Iran had already weaponized some of that information in the form of threatening emails sent to some Democrats in Florida. The email campaign showed no signs of any successful effort to target Florida's election infrastructure.

But the campaign offered a stark reminder that voting in the U.S. comes with a strong chance that your personal information is shared online. While states' readiness to share the information may not be common knowledge, it has been the reality for more than a century, said Eitan Hersh, a politics professor at Tufts University and author of a history of how political campaigns target voters.

"I think there's a pretty widespread view across the political spectrum that if you want to participate in the political process, having a public record about it is part of what that means," he said. "It's amazingly hard to not have your name, address and birthday in the public record."

State legislators periodically introduce bills to change state laws about sharing the information, but "the mainstream of both parties are committed to the idea that parties should be able to contact you, so these bills are squashed," Hersh said.

Ratcliffe's message was largely centered on attributing an election interference campaign to Iran in which someone claiming to be part of the Proud Boys, a far-right extremist group that supports President Donald Trump, sent harassing emails to Democrats in Florida. The real culprit was Iran, Ratcliffe said.

It isn't settled how Iran got those Floridians' information. It was already easily accessible: Florida law sets regularly occurring dates on which it will send an updated file for every registered voter in the state to anyone who emails and asks. Plenty of fields are public by definition, like name, address, gender and race; some are ones that voters can opt out of making public, like their birthdays or email addresses.

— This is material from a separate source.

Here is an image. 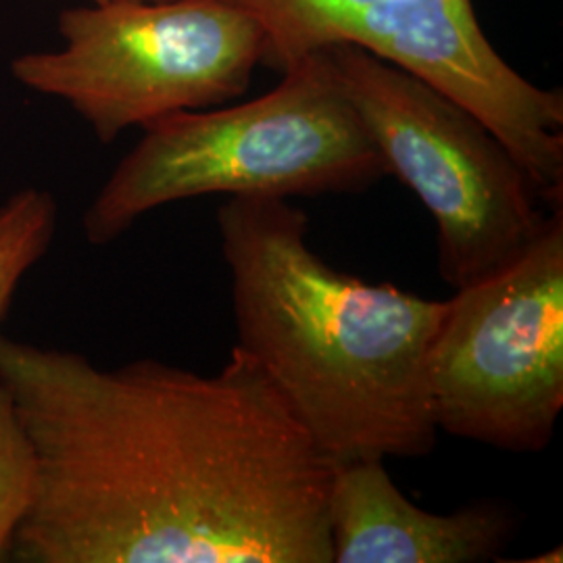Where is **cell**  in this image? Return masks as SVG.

State laws vary. Some make the list available to anyone who requests and some just to political parties; some require requesters to be researchers or to work in politics; some charge a fee. A handful are simply available to download from a state website at any time. But all 50 states and Washington, D.C., have at least some way to make access easy for requesters, according to a state-by-state tally by the National Conference of State Legislatures.

The ease of acquiring the data means that it's widely shared and repackaged not just by large data brokers around the world, but also by hackers trading people's personal information on the so-called dark web.

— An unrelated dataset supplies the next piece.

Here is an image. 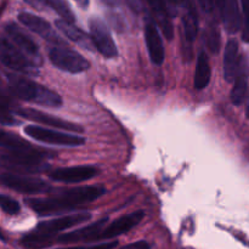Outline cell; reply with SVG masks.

That doesn't mean everyone knows the voter information is public or is comfortable with who can access it, however. In September, GQ writer Julia Ioffe posted a since-deleted tweet warning that a Russian newspaper had found information from American voters in several swing states posted on Russian hacking sites — something cybersecurity researchers had known for years.

The tweet went so viral that the FBI and the U.S. Cybersecurity and Infrastructure Security Agency issued a public service announcement about it.

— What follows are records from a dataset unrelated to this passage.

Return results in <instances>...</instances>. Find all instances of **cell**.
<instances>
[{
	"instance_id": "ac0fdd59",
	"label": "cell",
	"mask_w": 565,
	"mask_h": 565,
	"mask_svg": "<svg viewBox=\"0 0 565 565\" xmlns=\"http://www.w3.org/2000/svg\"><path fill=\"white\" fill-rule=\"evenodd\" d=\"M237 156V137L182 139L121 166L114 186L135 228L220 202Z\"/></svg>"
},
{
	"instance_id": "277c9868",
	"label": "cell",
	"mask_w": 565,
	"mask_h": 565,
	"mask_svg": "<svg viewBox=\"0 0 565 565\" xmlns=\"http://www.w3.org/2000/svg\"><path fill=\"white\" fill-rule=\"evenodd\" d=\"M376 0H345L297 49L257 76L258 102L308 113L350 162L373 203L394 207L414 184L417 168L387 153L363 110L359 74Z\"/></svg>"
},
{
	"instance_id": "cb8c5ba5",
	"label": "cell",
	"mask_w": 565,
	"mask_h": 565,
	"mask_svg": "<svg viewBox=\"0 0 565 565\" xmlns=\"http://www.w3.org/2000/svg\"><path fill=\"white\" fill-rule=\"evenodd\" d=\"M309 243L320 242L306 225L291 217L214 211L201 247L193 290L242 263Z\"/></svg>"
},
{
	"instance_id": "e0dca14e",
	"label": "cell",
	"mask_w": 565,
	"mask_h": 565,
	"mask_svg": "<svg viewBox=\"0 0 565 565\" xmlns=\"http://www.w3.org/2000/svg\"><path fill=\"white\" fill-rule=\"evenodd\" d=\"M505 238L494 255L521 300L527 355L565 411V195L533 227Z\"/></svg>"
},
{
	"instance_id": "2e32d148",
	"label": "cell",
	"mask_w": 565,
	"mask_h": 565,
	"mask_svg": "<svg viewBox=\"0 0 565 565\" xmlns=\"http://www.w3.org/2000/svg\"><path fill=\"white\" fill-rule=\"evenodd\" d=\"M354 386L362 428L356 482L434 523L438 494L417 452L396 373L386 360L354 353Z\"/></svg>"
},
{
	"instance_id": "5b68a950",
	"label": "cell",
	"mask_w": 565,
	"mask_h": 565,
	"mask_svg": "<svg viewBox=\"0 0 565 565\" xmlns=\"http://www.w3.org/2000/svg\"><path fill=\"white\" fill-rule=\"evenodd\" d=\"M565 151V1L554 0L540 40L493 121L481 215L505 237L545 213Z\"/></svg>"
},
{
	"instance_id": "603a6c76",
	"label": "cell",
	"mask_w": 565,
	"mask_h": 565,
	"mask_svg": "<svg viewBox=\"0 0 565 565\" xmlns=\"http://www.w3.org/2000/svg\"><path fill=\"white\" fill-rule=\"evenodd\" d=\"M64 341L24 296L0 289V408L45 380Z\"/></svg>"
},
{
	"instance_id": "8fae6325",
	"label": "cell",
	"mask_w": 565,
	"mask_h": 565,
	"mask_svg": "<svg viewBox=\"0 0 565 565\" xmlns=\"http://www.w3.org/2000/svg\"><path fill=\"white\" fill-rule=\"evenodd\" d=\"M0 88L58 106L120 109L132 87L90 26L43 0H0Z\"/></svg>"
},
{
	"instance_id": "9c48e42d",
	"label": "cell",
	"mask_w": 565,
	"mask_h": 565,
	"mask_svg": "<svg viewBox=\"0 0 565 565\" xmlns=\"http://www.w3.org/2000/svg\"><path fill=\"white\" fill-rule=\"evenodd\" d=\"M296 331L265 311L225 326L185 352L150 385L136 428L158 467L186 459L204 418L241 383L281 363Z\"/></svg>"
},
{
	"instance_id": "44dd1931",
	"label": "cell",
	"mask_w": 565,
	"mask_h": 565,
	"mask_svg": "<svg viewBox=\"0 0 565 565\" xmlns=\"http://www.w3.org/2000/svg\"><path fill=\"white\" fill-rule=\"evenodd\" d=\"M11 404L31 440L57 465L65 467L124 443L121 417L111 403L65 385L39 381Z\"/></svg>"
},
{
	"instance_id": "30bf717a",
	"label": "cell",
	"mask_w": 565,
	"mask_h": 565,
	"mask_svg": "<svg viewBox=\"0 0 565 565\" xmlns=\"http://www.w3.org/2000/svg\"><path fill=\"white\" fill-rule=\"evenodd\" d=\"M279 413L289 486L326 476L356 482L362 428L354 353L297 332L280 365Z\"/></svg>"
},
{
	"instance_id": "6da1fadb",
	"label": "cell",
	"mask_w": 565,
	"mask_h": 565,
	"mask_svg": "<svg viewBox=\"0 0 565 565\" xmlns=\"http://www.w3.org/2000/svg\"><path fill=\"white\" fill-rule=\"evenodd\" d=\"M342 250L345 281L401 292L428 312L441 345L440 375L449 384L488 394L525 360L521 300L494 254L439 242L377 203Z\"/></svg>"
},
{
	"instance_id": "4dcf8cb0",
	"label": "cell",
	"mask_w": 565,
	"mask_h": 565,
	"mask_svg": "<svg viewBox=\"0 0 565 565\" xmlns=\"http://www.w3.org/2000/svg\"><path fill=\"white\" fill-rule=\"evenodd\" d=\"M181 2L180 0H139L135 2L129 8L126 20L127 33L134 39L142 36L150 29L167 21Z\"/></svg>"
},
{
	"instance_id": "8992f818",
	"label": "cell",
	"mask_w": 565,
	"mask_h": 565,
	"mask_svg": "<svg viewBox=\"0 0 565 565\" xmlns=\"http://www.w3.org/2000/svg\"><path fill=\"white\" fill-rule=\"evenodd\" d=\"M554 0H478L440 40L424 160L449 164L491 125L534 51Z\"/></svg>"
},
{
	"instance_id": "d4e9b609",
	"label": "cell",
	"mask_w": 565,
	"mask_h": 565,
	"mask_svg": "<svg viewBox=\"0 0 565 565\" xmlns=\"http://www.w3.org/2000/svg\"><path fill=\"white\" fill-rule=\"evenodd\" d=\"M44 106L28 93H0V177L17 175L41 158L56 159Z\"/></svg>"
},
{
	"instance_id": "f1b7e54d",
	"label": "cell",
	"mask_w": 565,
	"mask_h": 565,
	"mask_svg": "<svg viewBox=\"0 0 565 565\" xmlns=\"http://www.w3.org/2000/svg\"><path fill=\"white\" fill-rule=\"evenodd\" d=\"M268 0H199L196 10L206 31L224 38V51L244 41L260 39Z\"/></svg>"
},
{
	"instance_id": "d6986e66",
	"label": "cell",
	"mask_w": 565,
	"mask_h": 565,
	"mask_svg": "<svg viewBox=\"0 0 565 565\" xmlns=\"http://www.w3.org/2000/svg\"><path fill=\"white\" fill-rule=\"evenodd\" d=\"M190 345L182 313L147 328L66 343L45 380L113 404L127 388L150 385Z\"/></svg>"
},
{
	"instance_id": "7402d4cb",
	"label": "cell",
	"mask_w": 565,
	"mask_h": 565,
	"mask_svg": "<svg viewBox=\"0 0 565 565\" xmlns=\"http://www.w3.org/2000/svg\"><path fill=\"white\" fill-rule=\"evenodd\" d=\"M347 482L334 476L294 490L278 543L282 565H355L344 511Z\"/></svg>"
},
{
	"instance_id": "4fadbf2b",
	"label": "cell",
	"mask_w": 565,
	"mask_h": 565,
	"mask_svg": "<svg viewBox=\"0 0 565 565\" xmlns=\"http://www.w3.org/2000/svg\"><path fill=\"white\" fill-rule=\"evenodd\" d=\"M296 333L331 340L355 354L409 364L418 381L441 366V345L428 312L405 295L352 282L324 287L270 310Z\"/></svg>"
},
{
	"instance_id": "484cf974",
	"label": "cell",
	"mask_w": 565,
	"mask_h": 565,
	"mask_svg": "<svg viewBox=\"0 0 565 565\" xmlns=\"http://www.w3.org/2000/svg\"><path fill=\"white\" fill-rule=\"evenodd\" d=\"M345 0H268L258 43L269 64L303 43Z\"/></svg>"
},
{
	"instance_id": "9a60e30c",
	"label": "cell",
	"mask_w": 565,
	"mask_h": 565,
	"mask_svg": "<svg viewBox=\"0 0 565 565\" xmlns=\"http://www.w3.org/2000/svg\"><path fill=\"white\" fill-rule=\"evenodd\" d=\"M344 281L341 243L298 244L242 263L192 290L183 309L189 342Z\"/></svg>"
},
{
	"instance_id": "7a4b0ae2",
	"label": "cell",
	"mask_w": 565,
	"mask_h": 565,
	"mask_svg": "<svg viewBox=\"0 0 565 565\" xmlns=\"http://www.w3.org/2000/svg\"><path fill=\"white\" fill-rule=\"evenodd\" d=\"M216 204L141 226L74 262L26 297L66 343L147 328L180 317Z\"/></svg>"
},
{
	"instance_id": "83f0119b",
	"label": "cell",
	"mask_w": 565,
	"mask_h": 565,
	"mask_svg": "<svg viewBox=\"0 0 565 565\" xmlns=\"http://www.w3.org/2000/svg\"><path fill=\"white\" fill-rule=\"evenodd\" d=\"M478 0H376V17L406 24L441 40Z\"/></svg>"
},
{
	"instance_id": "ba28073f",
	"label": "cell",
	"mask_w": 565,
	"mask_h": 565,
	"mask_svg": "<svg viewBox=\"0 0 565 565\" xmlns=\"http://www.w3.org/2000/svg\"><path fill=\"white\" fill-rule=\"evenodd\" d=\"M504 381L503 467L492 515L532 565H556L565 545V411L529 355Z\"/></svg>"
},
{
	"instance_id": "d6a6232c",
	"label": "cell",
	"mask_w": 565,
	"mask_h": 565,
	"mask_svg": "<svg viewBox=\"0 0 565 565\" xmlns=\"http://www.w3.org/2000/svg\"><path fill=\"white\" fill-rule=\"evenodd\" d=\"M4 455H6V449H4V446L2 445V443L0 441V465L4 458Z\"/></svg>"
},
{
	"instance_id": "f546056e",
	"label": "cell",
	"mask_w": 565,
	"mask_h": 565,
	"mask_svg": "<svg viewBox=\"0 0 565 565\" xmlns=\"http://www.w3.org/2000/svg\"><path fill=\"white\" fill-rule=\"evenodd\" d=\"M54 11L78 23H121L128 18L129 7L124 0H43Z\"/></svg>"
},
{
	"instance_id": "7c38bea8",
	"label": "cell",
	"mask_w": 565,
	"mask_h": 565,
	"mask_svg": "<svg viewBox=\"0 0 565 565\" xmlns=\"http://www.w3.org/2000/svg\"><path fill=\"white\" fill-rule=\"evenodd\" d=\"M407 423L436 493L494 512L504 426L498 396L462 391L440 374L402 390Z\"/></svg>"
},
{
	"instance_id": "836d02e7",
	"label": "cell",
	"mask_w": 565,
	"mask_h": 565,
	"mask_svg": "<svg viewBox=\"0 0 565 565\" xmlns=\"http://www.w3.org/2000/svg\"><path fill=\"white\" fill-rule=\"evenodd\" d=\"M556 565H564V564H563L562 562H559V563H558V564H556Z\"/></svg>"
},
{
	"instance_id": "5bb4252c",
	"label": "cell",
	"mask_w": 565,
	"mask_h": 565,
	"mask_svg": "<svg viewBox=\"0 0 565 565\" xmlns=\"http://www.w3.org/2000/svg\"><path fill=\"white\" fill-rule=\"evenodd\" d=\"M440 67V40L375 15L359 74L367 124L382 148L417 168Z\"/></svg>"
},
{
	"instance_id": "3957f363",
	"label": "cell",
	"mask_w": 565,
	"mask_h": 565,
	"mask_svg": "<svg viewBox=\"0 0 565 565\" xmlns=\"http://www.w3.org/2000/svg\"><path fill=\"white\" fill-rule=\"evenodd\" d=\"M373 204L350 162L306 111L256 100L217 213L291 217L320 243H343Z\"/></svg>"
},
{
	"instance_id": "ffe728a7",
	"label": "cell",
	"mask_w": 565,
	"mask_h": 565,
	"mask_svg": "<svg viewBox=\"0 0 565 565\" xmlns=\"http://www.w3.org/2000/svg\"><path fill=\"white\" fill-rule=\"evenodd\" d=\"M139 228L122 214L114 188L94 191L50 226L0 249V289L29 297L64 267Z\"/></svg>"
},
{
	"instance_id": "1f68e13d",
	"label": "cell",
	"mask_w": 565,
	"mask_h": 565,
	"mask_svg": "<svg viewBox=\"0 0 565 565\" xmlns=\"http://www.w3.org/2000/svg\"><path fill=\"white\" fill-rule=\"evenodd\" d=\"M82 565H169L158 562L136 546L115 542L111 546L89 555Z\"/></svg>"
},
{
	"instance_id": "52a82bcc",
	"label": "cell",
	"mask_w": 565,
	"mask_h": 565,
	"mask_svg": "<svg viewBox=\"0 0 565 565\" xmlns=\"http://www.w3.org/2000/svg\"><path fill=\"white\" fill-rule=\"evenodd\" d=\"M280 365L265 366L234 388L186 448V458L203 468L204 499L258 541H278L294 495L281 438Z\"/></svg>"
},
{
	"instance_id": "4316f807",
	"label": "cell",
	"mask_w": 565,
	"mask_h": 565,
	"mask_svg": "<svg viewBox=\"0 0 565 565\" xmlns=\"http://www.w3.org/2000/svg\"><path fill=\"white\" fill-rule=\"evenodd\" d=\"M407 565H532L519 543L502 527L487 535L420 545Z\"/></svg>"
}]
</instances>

"While cyber actors have in recent years obtained voter registration information, much U.S. voter information can be purchased or acquired through publicly available sources," the agencies said.

Doug Jones, a computer scientist at the University of Iowa and author of a history of election technology, said that while making a vote registry public has long been considered a necessary step to transparently show that voters are being registered fairly and legally, there's less consensus about how to do it while not effectively offering up reams of data about voters.

"The need for a transparent voter registration process where everyone is able to check the voter register has only recently, with the advent of the Internet age, come into conflict with personal privacy problems," Jones said in an email. "We have yet to figure out how to reconcile an open system of voter registration, essential for democracy, with the need to protect voters from the abuse of that data."